↓↓↓
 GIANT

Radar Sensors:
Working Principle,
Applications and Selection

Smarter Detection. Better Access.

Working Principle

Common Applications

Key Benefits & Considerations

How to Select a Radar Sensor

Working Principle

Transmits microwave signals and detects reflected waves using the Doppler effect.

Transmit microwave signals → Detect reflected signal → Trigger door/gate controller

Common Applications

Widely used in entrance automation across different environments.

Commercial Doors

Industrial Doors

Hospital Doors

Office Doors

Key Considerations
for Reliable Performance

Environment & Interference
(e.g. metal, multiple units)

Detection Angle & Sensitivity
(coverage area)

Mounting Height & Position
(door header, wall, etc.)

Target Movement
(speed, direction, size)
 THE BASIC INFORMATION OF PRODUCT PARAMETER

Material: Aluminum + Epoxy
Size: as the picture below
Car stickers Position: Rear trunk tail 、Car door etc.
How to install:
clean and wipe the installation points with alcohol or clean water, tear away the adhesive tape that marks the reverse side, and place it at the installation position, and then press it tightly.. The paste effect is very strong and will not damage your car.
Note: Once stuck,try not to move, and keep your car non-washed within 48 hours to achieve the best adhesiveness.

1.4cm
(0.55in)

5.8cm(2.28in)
↑↑↑
TASK DIRECTIONS:
Print out all the entries precisely as written.

ANSWER SECTION:
 GIANT

Radar Sensors:
Working Principle,
Applications and Selection

Smarter Detection. Better Access.

Working Principle

Common Applications

Key Benefits & Considerations

How to Select a Radar Sensor

Working Principle

Transmits microwave signals and detects reflected waves using the Doppler effect.

Transmit microwave signals → Detect reflected signal → Trigger door/gate controller

Common Applications

Widely used in entrance automation across different environments.

Commercial Doors

Industrial Doors

Hospital Doors

Office Doors

Key Considerations
for Reliable Performance

Environment & Interference
(e.g. metal, multiple units)

Detection Angle & Sensitivity
(coverage area)

Mounting Height & Position
(door header, wall, etc.)

Target Movement
(speed, direction, size)
 THE BASIC INFORMATION OF PRODUCT PARAMETER

Material: Aluminum + Epoxy
Size: as the picture below
Car stickers Position: Rear trunk tail 、Car door etc.
How to install:
clean and wipe the installation points with alcohol or clean water, tear away the adhesive tape that marks the reverse side, and place it at the installation position, and then press it tightly.. The paste effect is very strong and will not damage your car.
Note: Once stuck,try not to move, and keep your car non-washed within 48 hours to achieve the best adhesiveness.

1.4cm
(0.55in)

5.8cm(2.28in)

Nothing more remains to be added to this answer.